◆ Task brief ◆
Every line below that holds the word "recaptcha" counts once; please tally them and give only the total.

[Dataset entries]
════

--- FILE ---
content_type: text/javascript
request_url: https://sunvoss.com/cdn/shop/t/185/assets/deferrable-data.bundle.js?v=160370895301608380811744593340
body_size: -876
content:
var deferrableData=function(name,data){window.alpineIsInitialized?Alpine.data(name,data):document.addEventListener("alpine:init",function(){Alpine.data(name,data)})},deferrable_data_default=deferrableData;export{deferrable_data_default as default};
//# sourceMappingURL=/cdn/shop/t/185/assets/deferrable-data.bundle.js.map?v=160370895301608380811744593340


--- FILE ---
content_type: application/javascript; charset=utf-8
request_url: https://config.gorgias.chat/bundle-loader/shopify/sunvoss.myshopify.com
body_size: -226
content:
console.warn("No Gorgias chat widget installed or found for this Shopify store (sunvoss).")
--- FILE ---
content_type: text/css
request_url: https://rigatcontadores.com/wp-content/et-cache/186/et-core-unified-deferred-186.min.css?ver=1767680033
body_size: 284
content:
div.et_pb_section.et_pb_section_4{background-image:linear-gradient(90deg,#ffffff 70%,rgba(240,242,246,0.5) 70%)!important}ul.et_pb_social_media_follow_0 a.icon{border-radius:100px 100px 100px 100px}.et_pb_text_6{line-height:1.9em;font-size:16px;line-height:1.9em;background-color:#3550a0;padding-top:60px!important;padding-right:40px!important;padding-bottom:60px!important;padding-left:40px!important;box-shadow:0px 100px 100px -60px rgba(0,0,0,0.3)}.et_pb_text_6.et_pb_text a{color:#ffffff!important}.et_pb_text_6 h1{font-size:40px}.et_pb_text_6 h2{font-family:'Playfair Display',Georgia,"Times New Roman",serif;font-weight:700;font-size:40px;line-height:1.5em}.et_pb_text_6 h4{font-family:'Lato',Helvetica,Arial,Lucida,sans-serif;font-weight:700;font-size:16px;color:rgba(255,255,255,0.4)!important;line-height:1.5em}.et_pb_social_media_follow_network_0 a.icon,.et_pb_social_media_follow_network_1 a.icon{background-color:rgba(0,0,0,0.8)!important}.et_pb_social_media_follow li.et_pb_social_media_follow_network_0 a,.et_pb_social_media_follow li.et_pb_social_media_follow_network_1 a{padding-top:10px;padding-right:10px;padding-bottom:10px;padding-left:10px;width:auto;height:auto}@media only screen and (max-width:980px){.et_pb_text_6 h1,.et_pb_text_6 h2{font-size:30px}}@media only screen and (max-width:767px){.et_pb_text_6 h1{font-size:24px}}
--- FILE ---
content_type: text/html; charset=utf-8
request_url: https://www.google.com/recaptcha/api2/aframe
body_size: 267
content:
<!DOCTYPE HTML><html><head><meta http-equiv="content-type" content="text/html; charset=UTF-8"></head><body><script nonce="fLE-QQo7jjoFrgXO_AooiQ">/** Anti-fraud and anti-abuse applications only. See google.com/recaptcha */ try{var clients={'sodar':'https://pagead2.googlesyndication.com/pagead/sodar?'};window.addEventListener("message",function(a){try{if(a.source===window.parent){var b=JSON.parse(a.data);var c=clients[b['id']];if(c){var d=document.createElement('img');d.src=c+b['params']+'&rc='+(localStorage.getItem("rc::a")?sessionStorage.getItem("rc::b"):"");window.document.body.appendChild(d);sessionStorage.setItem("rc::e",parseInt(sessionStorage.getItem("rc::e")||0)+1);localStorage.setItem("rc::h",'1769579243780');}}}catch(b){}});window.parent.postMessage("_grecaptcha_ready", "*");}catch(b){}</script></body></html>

════

◆ Final answer ◆
2